Material shown.
_____

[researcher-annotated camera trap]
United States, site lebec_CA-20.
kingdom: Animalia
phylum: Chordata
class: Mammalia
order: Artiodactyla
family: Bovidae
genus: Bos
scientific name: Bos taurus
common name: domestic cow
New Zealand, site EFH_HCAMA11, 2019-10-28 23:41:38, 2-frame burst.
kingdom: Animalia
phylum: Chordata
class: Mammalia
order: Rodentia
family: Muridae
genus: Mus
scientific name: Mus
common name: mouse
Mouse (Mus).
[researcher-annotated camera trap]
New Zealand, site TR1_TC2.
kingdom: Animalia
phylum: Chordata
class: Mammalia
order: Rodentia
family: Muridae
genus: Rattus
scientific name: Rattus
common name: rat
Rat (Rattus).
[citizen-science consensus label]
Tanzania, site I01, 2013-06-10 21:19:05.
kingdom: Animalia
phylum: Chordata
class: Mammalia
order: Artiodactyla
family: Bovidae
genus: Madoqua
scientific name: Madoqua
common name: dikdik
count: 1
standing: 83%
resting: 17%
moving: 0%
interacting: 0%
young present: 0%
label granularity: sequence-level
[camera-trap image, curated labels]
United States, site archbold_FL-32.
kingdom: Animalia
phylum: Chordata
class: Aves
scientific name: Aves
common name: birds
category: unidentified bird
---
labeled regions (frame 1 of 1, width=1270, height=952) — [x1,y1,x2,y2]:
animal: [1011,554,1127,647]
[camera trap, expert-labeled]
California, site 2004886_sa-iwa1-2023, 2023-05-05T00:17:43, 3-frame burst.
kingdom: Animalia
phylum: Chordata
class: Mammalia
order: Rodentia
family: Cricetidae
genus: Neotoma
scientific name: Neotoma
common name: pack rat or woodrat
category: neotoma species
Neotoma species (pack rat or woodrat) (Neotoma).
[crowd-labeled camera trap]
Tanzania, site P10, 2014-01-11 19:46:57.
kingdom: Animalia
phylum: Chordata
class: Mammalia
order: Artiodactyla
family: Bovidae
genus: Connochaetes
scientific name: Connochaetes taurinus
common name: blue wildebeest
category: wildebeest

_____

Could you restate every entry verbatim, please?

[researcher-annotated camera trap]
United States, site lebec_CA-20.
kingdom: Animalia
phylum: Chordata
class: Mammalia
order: Artiodactyla
family: Bovidae
genus: Bos
scientific name: Bos taurus
common name: domestic cow
New Zealand, site EFH_HCAMA11, 2019-10-28 23:41:38, 2-frame burst.
kingdom: Animalia
phylum: Chordata
class: Mammalia
order: Rodentia
family: Muridae
genus: Mus
scientific name: Mus
common name: mouse
Mouse (Mus).
[researcher-annotated camera trap]
New Zealand, site TR1_TC2.
kingdom: Animalia
phylum: Chordata
class: Mammalia
order: Rodentia
family: Muridae
genus: Rattus
scientific name: Rattus
common name: rat
Rat (Rattus).
[citizen-science consensus label]
Tanzania, site I01, 2013-06-10 21:19:05.
kingdom: Animalia
phylum: Chordata
class: Mammalia
order: Artiodactyla
family: Bovidae
genus: Madoqua
scientific name: Madoqua
common name: dikdik
count: 1
standing: 83%
resting: 17%
moving: 0%
interacting: 0%
young present: 0%
label granularity: sequence-level
[camera-trap image, curated labels]
United States, site archbold_FL-32.
kingdom: Animalia
phylum: Chordata
class: Aves
scientific name: Aves
common name: birds
category: unidentified bird
---
labeled regions (frame 1 of 1, width=1270, height=952) — [x1,y1,x2,y2]:
animal: [1011,554,1127,647]
[camera trap, expert-labeled]
California, site 2004886_sa-iwa1-2023, 2023-05-05T00:17:43, 3-frame burst.
kingdom: Animalia
phylum: Chordata
class: Mammalia
order: Rodentia
family: Cricetidae
genus: Neotoma
scientific name: Neotoma
common name: pack rat or woodrat
category: neotoma species
Neotoma species (pack rat or woodrat) (Neotoma).
[crowd-labeled camera trap]
Tanzania, site P10, 2014-01-11 19:46:57.
kingdom: Animalia
phylum: Chordata
class: Mammalia
order: Artiodactyla
family: Bovidae
genus: Connochaetes
scientific name: Connochaetes taurinus
common name: blue wildebeest
category: wildebeest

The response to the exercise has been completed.